Description
Description of the problem
We are using in S3 bucket to archive our logs. To avoid any accidental access to the logs (which can contain very sensitive information too) we are encrypting the S3 objects by using SSE-KMS. It is also a compliance requirement, so we can't turn this off.
Currently we are using Vector for this as syslog-ng does not support this.
Proposed solution
Add server-side-encryption() and kms-key() options to the s3 destination.
destination d_s3 {
s3(
bucket( "my_bucket" )
object-key( "my_logs" )
server-side-encryption( "aws:kms" )
kms-key( "..." )
)
};
The server-side-encryption now should be only aws:kms.
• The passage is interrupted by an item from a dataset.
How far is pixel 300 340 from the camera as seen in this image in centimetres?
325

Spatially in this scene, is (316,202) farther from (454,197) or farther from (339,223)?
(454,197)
The kms-key could contain any of these (as these are supported in boto3 AFAIK):
- ARN of a Customer managed KMS key.
- An ID of a Customer managed KMS key.
- An alias of a Customer managed KMS key.
Alternatives
Vector now fully supports this.
Additional context
There are multiple server-side encryption support possibilities when using S3. You can read about them at: https://docs.aws.amazon.com/AmazonS3/latest/userguide/serv-side-encryption.html
It also could be helpful to check the awscli s3api reference at: https://docs.aws.amazon.com/cli/latest/reference/s3api/put-object.html. Look for the --server-side-encryption and --ssekms-key-id options.
This FR is to support aws:kms and not about AES256 or aws:kms:dsse. Those can be added later easily too.